A critical analysis of emission quantification methods in the ferrochrome industry

Abstract

Ferrochrome (FeCr) furnaces are significant CO2 emitters due to the large amounts of carboncontaining materials being used. FeCr industries will therefore become liable for carbon tax (CT), which is set for implementation in 2019. To estimate the CT liability of a certain entity, the CO2 emissions must be determined as accurately as possible. However, the prescribed way to quantify these emissions is overly generic and the implementation thereof still uncertain. This study was therefore conducted to critically assess the CO2 emission quantification methods available to the FeCr industry. Unfortunately, the initial research showed that there are no detailed analyses or practical examples available. The lack of detail and case studies limits insights available on the practical and operational reality and how it can affect the results produced by the prescribed methods. It was therefore necessary to perform a critical literature analysis of the emission quantification methods to determine the associated risks for the ferrochrome industry. This comprehensive analysis, using a significant amount of literature references, aimed to identify the main focus areas of the study. The focus areas identified are (1) practical application of prescribed methods, (2) refinement of the prescribed methods and (3) comparison of the different methods. Three separate chapters are dedicated to develop and verify methodologies for each focus area. The verifications were done using practical case studies from 17 different FeCr furnaces, all situated in South Africa.

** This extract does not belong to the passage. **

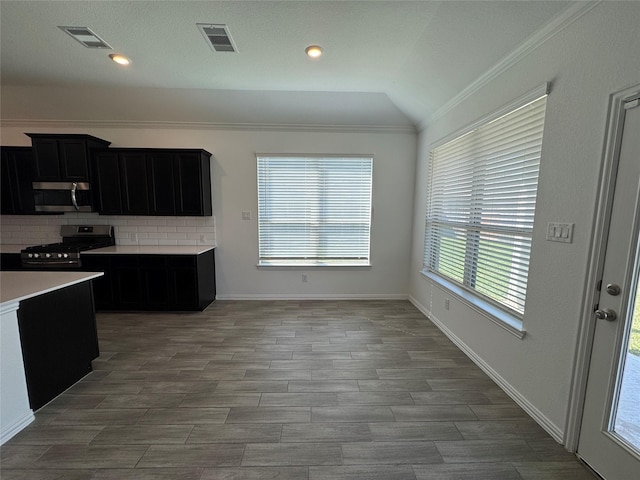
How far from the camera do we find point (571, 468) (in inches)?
61.1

Focus area 1: Although there are prescribed methods (tier 1, 2 and 3) to perform the emission calculation of a FeCr furnace, there was a lack of literature studying the practical application, as well as the implications associated with these methods. The three prescribed calculation methods were therefore evaluated and applied to 17 case studies. It was found that one is likely to obtain results with errors ranging from 8.9% - 18.8% when performing the prescribed calculations.

Focus area 2: The prescribed calculation methods are relatively simple to apply but produce results with varying levels of accuracy. The need was therefore established to refine these prescribed methods to improve the accuracy of the results. The developed methodology delivered a systematic approach to refine the prescribed tier 3 mass balance approach. The case studies proved that by constructing an advanced mass balance, a much smaller error (2.4%) will be achieved, adding to the reliability of the final results. Focus area 3: The study presented six quantification methods (three prescribed and three developed methods) and applied all the methods to 17 case studies. A comparison of the generated results shows a variance of 13-33% on the calculated CO2 emission result. This translates to a variance of R75 million – R185 million per year in carbon tax liability. An evaluation of the associated accuracies also shows a wide range of variance from tier 1 (25%-50% error) to tier 3 (<5% error). The complexity of the different methods increases significantly between the prescribed methods and the refined mass balances. It was found, however, that with a little extra “complexity” a much higher accuracy can be accomplished. Based on the method developed throughout this study, and based on the case studies performed, the advanced mass balance gives an average error of 2.4%. A significant contribution of the approach is realised by improved CT liability estimation. The monetary value for the entire FeCr industry in SA has decreased throughout the course of this study. From an initial estimation of R562 million per annum with a 50% uncertainty (purely based on literature assumptions) to a value of R448 million with a 2.4% uncertainty (based on the use of methods developed within this study). The developed approach is therefore confirmed to make a critical contribution to the emission quantification methods for FeCr furnaces.